The exercise
Type the records out again in full, exactly.

Records from a spatial question set:
________________
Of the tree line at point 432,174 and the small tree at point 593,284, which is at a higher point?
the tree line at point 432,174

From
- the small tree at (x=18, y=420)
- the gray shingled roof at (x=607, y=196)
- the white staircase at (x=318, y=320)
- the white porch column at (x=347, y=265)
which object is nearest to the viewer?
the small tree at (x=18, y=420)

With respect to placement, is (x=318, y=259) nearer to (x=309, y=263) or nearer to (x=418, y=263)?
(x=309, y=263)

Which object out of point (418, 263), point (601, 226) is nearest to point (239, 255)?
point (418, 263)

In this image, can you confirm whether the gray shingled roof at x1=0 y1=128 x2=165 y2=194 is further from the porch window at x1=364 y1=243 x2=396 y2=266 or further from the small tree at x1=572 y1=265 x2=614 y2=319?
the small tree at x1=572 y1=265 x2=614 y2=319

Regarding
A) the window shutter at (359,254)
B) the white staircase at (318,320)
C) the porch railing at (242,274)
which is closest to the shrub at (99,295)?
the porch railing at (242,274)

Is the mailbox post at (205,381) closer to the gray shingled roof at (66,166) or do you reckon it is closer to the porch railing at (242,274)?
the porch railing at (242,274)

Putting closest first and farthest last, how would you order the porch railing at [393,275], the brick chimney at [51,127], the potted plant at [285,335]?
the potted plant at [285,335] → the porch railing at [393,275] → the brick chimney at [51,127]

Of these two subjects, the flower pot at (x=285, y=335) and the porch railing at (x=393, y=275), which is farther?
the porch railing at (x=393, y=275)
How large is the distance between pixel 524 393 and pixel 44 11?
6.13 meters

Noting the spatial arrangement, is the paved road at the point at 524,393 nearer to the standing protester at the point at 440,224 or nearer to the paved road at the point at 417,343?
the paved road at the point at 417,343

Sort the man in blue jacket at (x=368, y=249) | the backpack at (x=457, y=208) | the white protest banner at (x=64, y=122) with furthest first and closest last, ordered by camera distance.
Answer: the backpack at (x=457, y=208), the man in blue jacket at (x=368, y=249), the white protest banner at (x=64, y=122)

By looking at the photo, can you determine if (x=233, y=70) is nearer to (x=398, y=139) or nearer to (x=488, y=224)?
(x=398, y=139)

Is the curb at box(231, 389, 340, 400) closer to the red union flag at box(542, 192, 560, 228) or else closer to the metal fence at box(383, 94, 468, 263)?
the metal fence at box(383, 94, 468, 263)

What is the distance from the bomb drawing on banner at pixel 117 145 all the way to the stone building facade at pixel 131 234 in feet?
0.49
________________
Correct answer
Of the tree line at point 432,174 and the small tree at point 593,284, which is at a higher point?
the tree line at point 432,174

From
- the small tree at (x=18, y=420)
- the gray shingled roof at (x=607, y=196)
- the white staircase at (x=318, y=320)
- the white porch column at (x=347, y=265)
which object is nearest to the viewer?
the small tree at (x=18, y=420)

With respect to placement, is (x=318, y=259) nearer to (x=309, y=263) or nearer to (x=418, y=263)?
(x=309, y=263)

Which object out of point (418, 263), point (601, 226) is nearest to point (239, 255)?
point (418, 263)

In this image, can you confirm whether the gray shingled roof at x1=0 y1=128 x2=165 y2=194 is further from the porch window at x1=364 y1=243 x2=396 y2=266 or further from the small tree at x1=572 y1=265 x2=614 y2=319?
the small tree at x1=572 y1=265 x2=614 y2=319

Regarding
A) the window shutter at (359,254)
B) the white staircase at (318,320)
C) the porch railing at (242,274)
which is closest to the shrub at (99,295)?
the porch railing at (242,274)

Is the mailbox post at (205,381) closer to the gray shingled roof at (66,166) or do you reckon it is closer to the porch railing at (242,274)?
the porch railing at (242,274)

Putting closest first and farthest last, how would you order the porch railing at [393,275], the brick chimney at [51,127], the potted plant at [285,335]?
the potted plant at [285,335] → the porch railing at [393,275] → the brick chimney at [51,127]

Of these two subjects, the flower pot at (x=285, y=335) and the porch railing at (x=393, y=275), which is farther?
the porch railing at (x=393, y=275)
How large is the distance between pixel 524 393 and pixel 44 11?
6.13 meters

Noting the spatial arrangement, is the paved road at the point at 524,393 nearer to the standing protester at the point at 440,224 or nearer to the paved road at the point at 417,343?
the paved road at the point at 417,343

Sort the man in blue jacket at (x=368, y=249) | the backpack at (x=457, y=208) | the white protest banner at (x=64, y=122) with furthest first and closest last, ordered by camera distance.
Answer: the backpack at (x=457, y=208), the man in blue jacket at (x=368, y=249), the white protest banner at (x=64, y=122)

By looking at the photo, can you determine if (x=233, y=70) is nearer to (x=398, y=139) or nearer to (x=488, y=224)?
(x=398, y=139)

Is the curb at box(231, 389, 340, 400) closer to the red union flag at box(542, 192, 560, 228) or else closer to the metal fence at box(383, 94, 468, 263)?
the metal fence at box(383, 94, 468, 263)

What is the distance from the bomb drawing on banner at pixel 117 145 all the way to the stone building facade at pixel 131 234 in feet?
0.49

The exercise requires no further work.